Its official recognition as the Eighth Wonder of the World marks the culmination of a dramatic turnaround from just 50 years ago, when popular movements called for the gap's closure. However, due to a small group of dedicated politicians and industry leaders, vigorous preservation efforts were begun around 1980 to restore—and greatly expand—the age-old structure.

"It's breathtaking," said Goldman Sachs CEO Lloyd Blankfein, a longtime champion and benefactor of the rift's conservation. "After all we've been through in recent years, there's no greater privilege than watching it grow bigger and bigger each day.

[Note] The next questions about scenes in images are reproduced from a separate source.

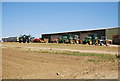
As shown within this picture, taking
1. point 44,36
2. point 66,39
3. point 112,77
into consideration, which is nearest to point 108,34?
point 66,39

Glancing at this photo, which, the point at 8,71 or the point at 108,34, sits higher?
the point at 108,34

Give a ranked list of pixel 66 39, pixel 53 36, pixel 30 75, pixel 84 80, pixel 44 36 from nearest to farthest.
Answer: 1. pixel 84 80
2. pixel 30 75
3. pixel 66 39
4. pixel 53 36
5. pixel 44 36

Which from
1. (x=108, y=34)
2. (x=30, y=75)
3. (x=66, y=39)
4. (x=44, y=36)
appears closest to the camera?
(x=30, y=75)

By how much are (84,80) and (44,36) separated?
75092 millimetres

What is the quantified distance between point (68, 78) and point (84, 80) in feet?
2.27

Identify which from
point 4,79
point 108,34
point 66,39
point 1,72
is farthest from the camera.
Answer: point 108,34

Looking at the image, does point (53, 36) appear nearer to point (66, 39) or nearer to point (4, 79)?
point (66, 39)

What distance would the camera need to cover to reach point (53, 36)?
74000 mm

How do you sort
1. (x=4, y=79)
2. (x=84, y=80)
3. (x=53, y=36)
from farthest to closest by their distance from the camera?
(x=53, y=36)
(x=4, y=79)
(x=84, y=80)

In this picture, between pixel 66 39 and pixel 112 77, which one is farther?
pixel 66 39

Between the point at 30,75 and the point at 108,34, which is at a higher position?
the point at 108,34

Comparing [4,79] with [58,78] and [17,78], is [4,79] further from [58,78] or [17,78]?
[58,78]

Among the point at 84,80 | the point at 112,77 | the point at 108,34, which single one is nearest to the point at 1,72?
the point at 84,80

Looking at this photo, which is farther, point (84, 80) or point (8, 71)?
point (8, 71)
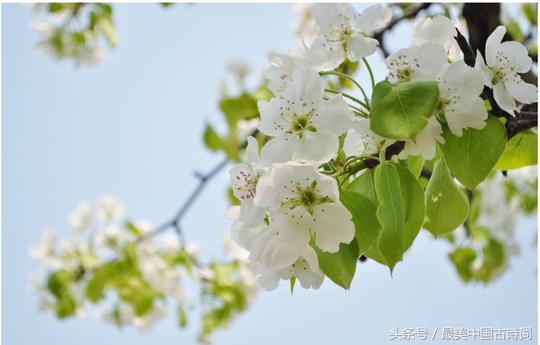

There may be a few naysayers who worry that if it gets any wider, the whole thing will collapse upon itself and take millions of people down with it, but I for one am willing to take that chance."

Added Blankfein, "Besides, something tells me I'd probably make it out okay."

Nick Shaxton comments on the story: "Indeed. See some recent real stuff on inequality here and here. But there’s something else I’d like to note. The published numbers on inequality vastly underestimate the scale of the inequality problem. This is because so much of the wealth is held offshore – where it becomes impossible to identify who the real owner of an asset is. If you can’t identify the owner, then you can’t plug the asset (and its income stream, if there is one) into the inequality database. This is especially important when we get into the murky world of trusts, which create shame separateness between owners and assets. More on this soon."